State of New York Supreme Court, Appellate Division Third Judicial Department
May 17, 2012
IN THE MATTER OF THE CLAIM OF YOU CAI ZHANG, RESPONDENT,
TONY'S MARBLE & GRANITE SUPPLY CORPORATION,
APPELLANT. WORKERS' COMPENSATION BOARD, RESPONDENT.
Appeals (1) from a decision of the Workers' Compensation Board, filed May 28, 2010, which ruled that the application of Tony's Marble & Granite Supply Corporation for review of a Workers' Compensation Law Judge's decision was untimely, and (2) from a decision of said Board, filed March 10, 2011, which denied a request for reconsideration and/or full Board review.
The opinion of the court was delivered by: Rose, J.
MEMORANDUM AND ORDER
Calendar Date: April 23, 2012
Before: Mercure, J.P., Rose, Stein, Garry and Egan Jr., JJ.
By decision filed November 27, 2009, a Workers' Compensation Law Judge (hereinafter WCLJ) determined that claimant sustained a work-related injury and awarded benefits. On January 12, 2010, Tony's Marble & Granite Supply Corporation (hereinafter the employer) submitted an appeal from that decision. The Workers' Compensation Board deemed the appeal as untimely and also denied a subsequent application from the employer for reconsideration or full Board review. These appeals ensued.

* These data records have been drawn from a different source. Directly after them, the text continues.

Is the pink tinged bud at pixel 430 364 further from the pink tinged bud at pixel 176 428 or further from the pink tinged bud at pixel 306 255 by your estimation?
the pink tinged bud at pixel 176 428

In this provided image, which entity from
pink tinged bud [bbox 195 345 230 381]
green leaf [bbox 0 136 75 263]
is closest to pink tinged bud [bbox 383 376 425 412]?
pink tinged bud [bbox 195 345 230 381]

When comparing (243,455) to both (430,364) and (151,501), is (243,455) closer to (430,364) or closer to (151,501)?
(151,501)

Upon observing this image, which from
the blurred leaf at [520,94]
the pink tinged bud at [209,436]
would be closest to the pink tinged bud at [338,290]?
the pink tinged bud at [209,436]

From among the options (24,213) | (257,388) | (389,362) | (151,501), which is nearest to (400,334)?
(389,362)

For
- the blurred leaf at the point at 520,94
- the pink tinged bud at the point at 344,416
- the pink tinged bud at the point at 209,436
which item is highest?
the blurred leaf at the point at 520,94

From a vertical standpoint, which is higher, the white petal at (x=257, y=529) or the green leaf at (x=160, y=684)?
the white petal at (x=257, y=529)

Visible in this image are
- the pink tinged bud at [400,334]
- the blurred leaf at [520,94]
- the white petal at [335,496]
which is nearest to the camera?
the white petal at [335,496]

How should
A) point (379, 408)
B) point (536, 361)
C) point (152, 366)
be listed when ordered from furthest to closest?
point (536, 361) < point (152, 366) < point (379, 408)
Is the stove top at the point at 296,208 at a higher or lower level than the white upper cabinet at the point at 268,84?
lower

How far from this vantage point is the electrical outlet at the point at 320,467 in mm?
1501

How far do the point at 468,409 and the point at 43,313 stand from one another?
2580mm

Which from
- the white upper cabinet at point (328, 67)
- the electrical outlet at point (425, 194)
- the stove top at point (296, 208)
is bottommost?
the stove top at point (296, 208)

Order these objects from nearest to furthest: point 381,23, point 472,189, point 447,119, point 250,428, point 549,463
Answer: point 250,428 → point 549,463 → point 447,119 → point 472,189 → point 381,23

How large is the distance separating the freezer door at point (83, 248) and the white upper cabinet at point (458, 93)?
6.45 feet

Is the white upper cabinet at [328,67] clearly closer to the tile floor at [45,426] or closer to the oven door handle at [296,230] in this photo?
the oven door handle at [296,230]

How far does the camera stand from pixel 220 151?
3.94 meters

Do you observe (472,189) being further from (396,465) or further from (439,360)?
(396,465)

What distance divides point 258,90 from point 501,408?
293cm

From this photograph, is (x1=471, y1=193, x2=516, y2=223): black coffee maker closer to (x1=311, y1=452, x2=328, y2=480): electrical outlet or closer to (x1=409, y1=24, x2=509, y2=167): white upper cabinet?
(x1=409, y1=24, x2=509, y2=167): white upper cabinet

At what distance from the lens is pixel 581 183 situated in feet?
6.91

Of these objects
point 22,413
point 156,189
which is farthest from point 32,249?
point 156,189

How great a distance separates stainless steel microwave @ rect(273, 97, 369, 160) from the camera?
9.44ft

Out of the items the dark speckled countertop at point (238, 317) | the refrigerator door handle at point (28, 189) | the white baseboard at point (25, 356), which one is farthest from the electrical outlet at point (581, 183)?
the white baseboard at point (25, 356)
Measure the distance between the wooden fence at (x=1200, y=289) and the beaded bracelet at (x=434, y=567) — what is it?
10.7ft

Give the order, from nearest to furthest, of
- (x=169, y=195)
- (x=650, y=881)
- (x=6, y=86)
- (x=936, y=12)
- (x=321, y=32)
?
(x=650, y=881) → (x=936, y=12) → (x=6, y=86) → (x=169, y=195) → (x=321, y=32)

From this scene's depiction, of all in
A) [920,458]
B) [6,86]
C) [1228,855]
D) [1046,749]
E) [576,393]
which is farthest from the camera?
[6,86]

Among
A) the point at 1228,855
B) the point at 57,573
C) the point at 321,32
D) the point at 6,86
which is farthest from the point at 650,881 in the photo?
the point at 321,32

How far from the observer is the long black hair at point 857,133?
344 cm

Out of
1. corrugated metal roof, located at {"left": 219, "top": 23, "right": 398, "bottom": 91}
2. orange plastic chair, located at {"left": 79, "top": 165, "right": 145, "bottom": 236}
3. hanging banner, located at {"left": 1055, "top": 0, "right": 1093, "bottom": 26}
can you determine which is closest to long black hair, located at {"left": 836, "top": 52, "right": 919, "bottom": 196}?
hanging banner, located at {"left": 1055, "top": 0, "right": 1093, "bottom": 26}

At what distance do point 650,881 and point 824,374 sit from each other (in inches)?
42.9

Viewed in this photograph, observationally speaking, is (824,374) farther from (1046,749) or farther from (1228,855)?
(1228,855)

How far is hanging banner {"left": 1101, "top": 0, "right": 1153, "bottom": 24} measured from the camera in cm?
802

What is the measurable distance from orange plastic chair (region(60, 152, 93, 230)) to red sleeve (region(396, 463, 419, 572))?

We affirm. An application for review of a WCLJ's decision must be in writing and filed within 30 days after notice of filing of that decision (see Workers' Compensation Law § 23). Such written application shall be accompanied by a cover sheet form prescribed by the chair, specify the issues and grounds for such review and include proof of service upon all parties in interest (see 12 NYCRR 300.13 [a]; see also Matter of Priola v Andrews Staffing, 305 AD2d 900, 901 ). Here, although the employer notified the Board of its intent to appeal by letter dated December 23, 2009, it did not file the complete application until after the 30-day time limit had expired. It is within the Board's province to determine the timeliness of an appeal and, upon our review of the record herein and given the evidence of the lack of compliance with the relevant regulations, we find no reason to disturb the Board's decision (see Matter of Priola v Andrews Staffing, 305 AD2d at 901). Furthermore, we are unpersuaded by the employer's contention that the denial of its application for reconsideration or full Board review was either arbitrary and capricious or an abuse of discretion (see Matter of Paivanas v Resource Ctr., 77 AD3d 993 , lv dismissed 16 NY3d 781 ), notwithstanding its belated submission of an additional set of documents purportedly evincing a timely appeal from the WCLJ's decision.
Mercure, J.P., Stein, Garry and Egan Jr., JJ., concur.
ORDERED that the decisions are affirmed, without costs.